▶ Quoted text:
* Start *
# Automatic driving ranges?



## afrosau (Dec 3, 2006)

Hi

I was in Thailand recently and they had small machines that pegged the ball for you after every shot on the driving range. Has anyone else seen this somewhere?

Regards
Chris


----------



## Fore! (Oct 17, 2006)

no but it sounds like a good idea


----------



## Fourputt (Nov 18, 2006)

Don't think I'd care for it. Part of my routine when practicing tee shots is teeing up the ball... gives me a little more time to think and focus on what I'm trying to do. I only play on natural ranges anyway, never on mats, so it would be a lot harder to automate that.


----------



## YorkshireHacker (Oct 2, 2006)

One of these you mean?

They save a bit of tightness in the back that's for sure.


----------



## Fore! (Oct 17, 2006)

can you actually buy one?


----------



## 373 (Jun 9, 2006)

I saw one in Hong King that charged you by the ball. A lot of people were surprised as all get out when they saw what they had been charged.


----------



## Johnny Par (Dec 4, 2006)

The range about 40 minutes from me has automatic tee machines. Very convenient.

When you arrive, you purchase a card which has a dollar amount on it. You throw the card into the machine and you're off. So if you get tired and don't feel like finish, you end it. The card keeps your balance for you for next time.
There is a setting on the machine where you can adjust the tee height to your liking.

Welcome To Heartland Golf Park


----------



## R7oss (Dec 5, 2006)

The driving range that I use has had the automatic bays for a while now, I think they are great, you put the balls in the dispenser and it sets it up for you after each shot and you can change the tee height automatically aswell, brilliant if you are as lazy as me


----------



## scaramanga (Dec 7, 2006)

I have used an automated range once but found I rattled through the balls so quickly. I didnt feel like I got as much out of the session as I would normally. 

Natural ranges are the best in my opinion, you cant beat playing off grass!!!


----------
* End *
▶ Entries:
* Start *
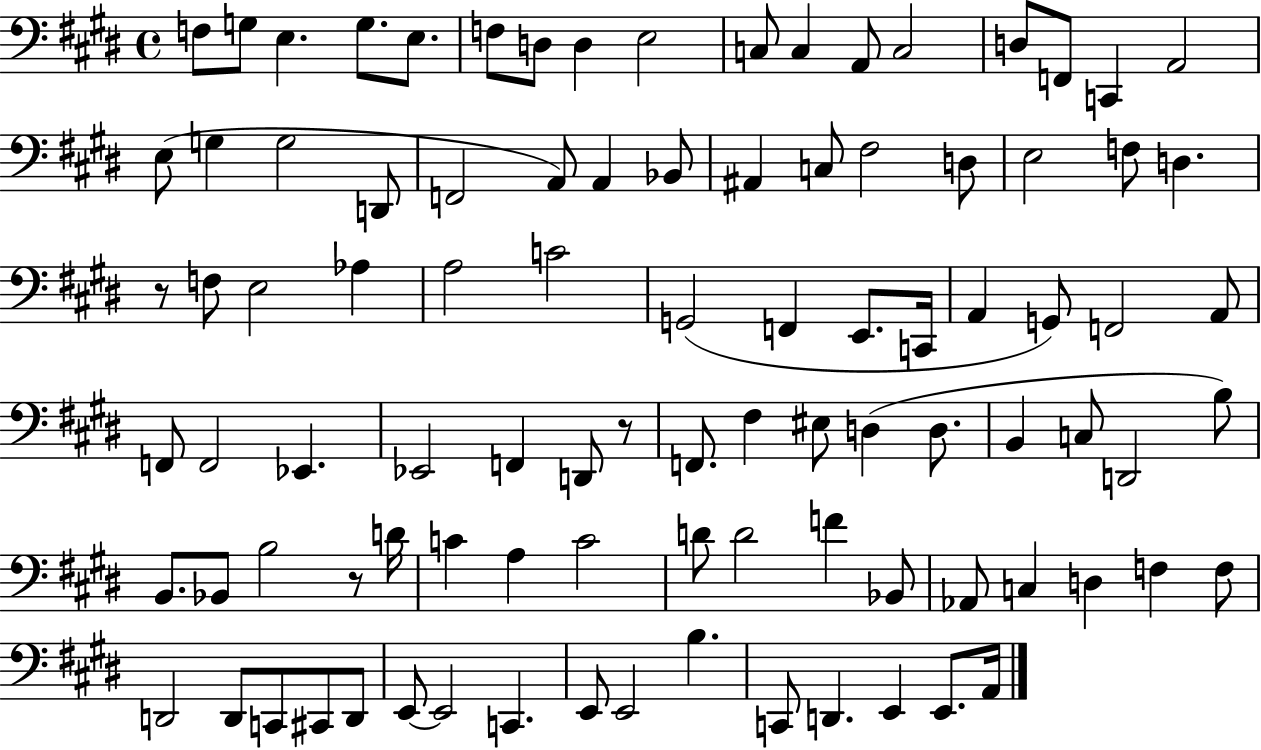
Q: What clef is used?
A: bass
* End *
* Start *
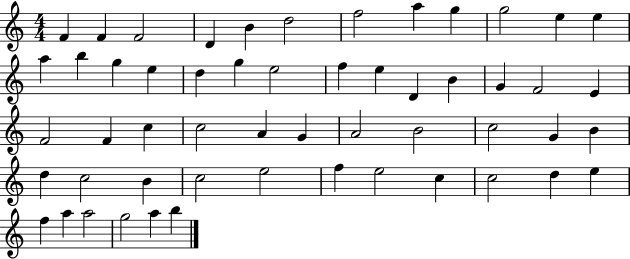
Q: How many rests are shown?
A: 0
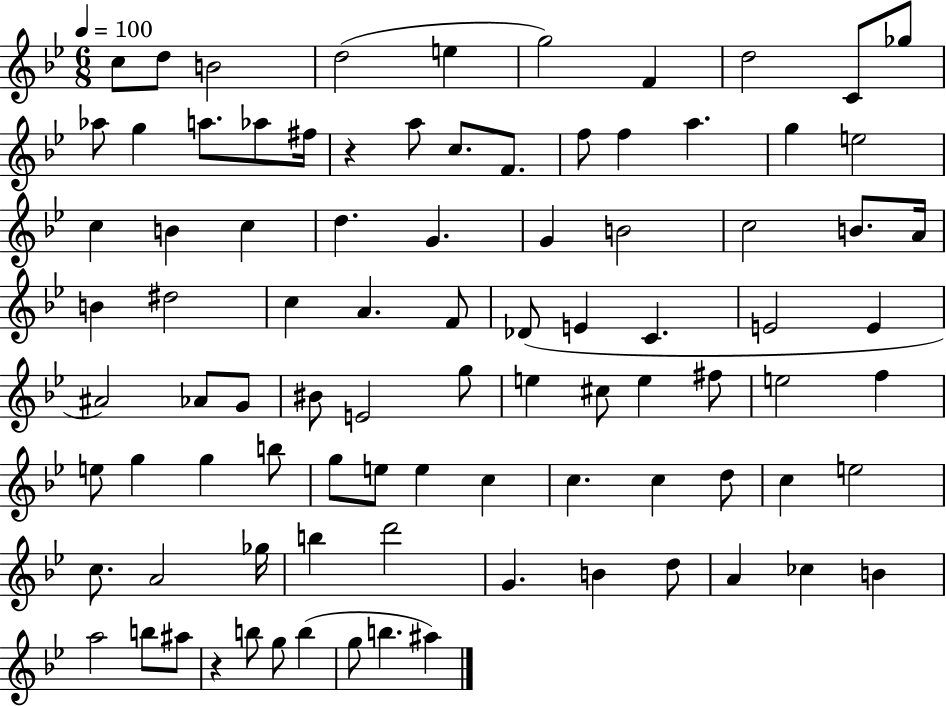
* End *
▶ Written task:
Repeat the driving range thread from "I have used" up to and including "I would normally.", swapping "session" for "round". The data stands apart from the driving range thread.

▶ Answer to the exercise:
I have used an automated range once but found I rattled through the balls so quickly. I didnt feel like I got as much out of the round as I would normally.